Will we sink into an economic depression? How many more people will die? How many more people will lose their jobs? Will we be able to go back to school in the fall? Going down a rabbit hole can be easy to do, but it is important to avoid this echo chamber of negativity.

We have a responsibility as American citizens to ignore the fear and blame tactics of the media and not make this situation political.

This is not a political issue, this is a human one. Those that want the economy to open don’t want grandma to die, and those who want us to stay shut aren’t trying to neglect the millions of people who have lost their jobs.

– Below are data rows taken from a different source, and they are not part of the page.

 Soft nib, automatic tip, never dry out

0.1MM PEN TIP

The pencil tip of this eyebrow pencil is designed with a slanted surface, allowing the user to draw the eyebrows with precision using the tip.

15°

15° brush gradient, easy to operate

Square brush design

Therefore, try to refrain from saying Trump or Evers doesn’t care about us. None of us are going to agree with all of their decisions because this isn’t a simple issue, but we can use this time for the American people to be united instead of divided.

Focus on the positive things that are going on around us by doing things such as:

Instead of looking at the latest comment from our politicians, go outside and look at the sidewalk chalk drawings from all of the little kids in the neighborhood, thanking those on the front lines for their hard work.
Wave to all the people young and elderly alike going for a walk with their families, wearing homemade face masks made by the next door neighbor who dropped them off from six feet away.
Look at all the fundraisers that have been started and the examples of communities that are coming together to help each other out.
Have hope that we are more than the R or D next to the name of the person we vote for.

Yes, this time is scary. Yes, it’s affecting our mental health. Yes, it’s hard not seeing our friends. Yes, our families might be driving us crazy.

This time of isolation is hard for everyone, but remember these times of struggle and isolation because we can use this as an opportunity to deepen our gratitude. When we finally can see our friends again, we can give them the biggest hug and make sure we dont let ourselves forget how grateful we are for them.

Don’t take for granted when you get to be at a crowded restaurant, a packed baseball game, or a long line at the grocery store. Those all seemed annoying before they were taken away, but what would we give to have that back right now? Remember these times of suffering, so that we will appreciate the simple joys of life.